> _Action item_
Transcribe the entire listing exactly.

> _Data supplied_
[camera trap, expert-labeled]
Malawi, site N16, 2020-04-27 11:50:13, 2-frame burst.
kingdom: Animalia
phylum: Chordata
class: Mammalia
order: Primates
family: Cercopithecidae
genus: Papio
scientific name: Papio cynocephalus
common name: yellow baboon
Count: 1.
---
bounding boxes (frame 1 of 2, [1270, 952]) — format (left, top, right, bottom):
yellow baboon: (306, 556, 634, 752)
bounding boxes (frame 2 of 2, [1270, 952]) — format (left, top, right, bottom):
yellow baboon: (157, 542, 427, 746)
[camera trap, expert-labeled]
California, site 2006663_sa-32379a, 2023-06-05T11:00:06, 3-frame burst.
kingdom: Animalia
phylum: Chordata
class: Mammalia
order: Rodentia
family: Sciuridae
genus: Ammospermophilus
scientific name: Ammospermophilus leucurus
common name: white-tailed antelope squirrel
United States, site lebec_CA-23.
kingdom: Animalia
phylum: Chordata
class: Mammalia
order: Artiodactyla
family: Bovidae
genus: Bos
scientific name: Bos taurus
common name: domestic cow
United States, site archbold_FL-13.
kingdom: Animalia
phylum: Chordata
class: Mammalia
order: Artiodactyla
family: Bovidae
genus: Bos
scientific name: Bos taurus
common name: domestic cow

> _Result_
[camera trap, expert-labeled]
Malawi, site N16, 2020-04-27 11:50:13, 2-frame burst.
kingdom: Animalia
phylum: Chordata
class: Mammalia
order: Primates
family: Cercopithecidae
genus: Papio
scientific name: Papio cynocephalus
common name: yellow baboon
Count: 1.
---
bounding boxes (frame 1 of 2, [1270, 952]) — format (left, top, right, bottom):
yellow baboon: (306, 556, 634, 752)
bounding boxes (frame 2 of 2, [1270, 952]) — format (left, top, right, bottom):
yellow baboon: (157, 542, 427, 746)
[camera trap, expert-labeled]
California, site 2006663_sa-32379a, 2023-06-05T11:00:06, 3-frame burst.
kingdom: Animalia
phylum: Chordata
class: Mammalia
order: Rodentia
family: Sciuridae
genus: Ammospermophilus
scientific name: Ammospermophilus leucurus
common name: white-tailed antelope squirrel
United States, site lebec_CA-23.
kingdom: Animalia
phylum: Chordata
class: Mammalia
order: Artiodactyla
family: Bovidae
genus: Bos
scientific name: Bos taurus
common name: domestic cow
United States, site archbold_FL-13.
kingdom: Animalia
phylum: Chordata
class: Mammalia
order: Artiodactyla
family: Bovidae
genus: Bos
scientific name: Bos taurus
common name: domestic cow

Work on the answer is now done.